## What you will do
Copy out the full data exactly as given; pictures should not be included.

## The data
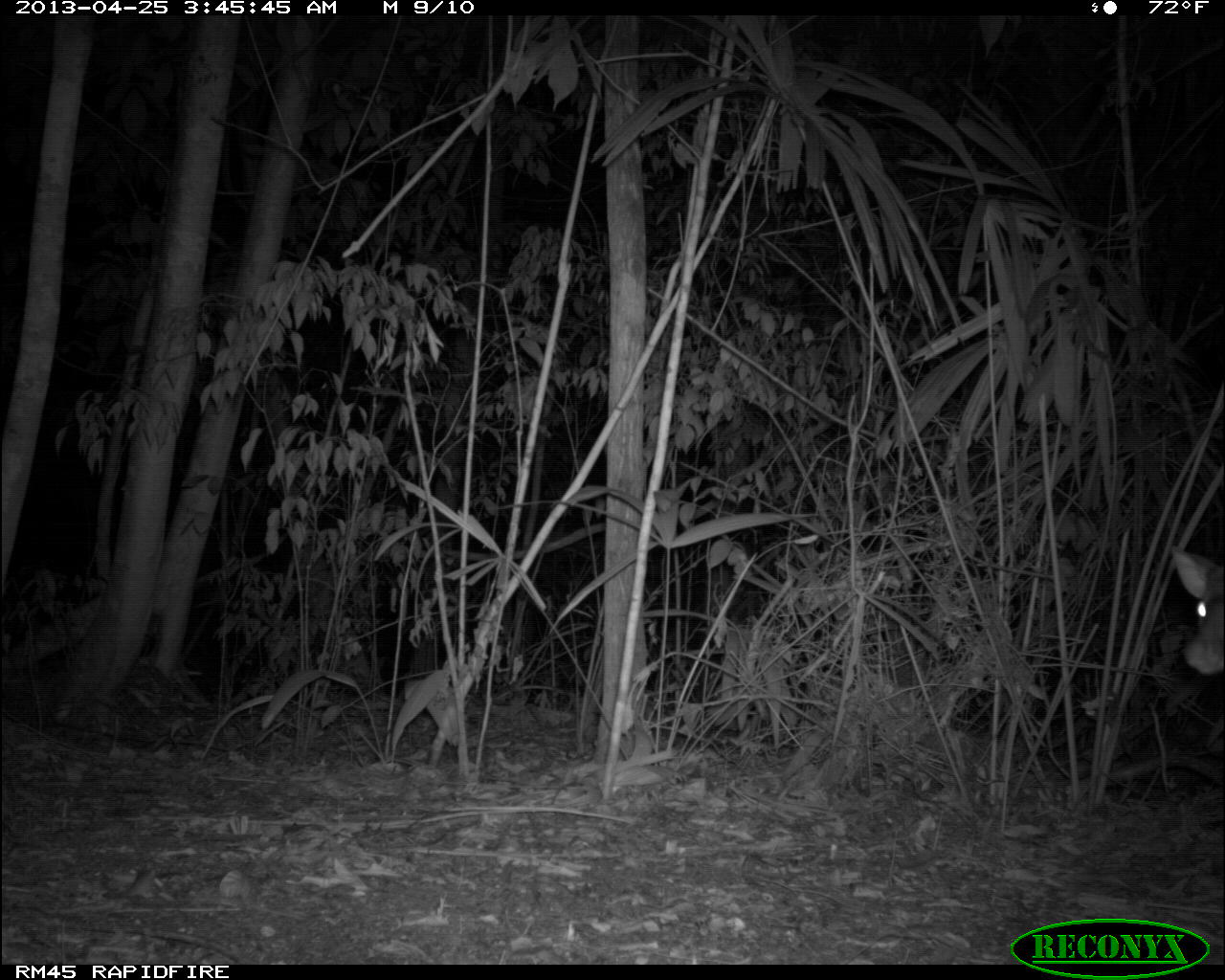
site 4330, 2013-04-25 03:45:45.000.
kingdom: Animalia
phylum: Chordata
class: Mammalia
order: Artiodactyla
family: Cervidae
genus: Mazama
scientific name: Mazama temama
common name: central american red brocket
Mazama temama (central american red brocket), count 1, sex male.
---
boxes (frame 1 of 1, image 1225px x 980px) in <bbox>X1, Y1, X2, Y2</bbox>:
mazama temama: <bbox>1165, 544, 1225, 677</bbox>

## Written reply
site 4330, 2013-04-25 03:45:45.000.
kingdom: Animalia
phylum: Chordata
class: Mammalia
order: Artiodactyla
family: Cervidae
genus: Mazama
scientific name: Mazama temama
common name: central american red brocket
Mazama temama (central american red brocket), count 1, sex male.
---
boxes (frame 1 of 1, image 1225px x 980px) in <bbox>X1, Y1, X2, Y2</bbox>:
mazama temama: <bbox>1165, 544, 1225, 677</bbox>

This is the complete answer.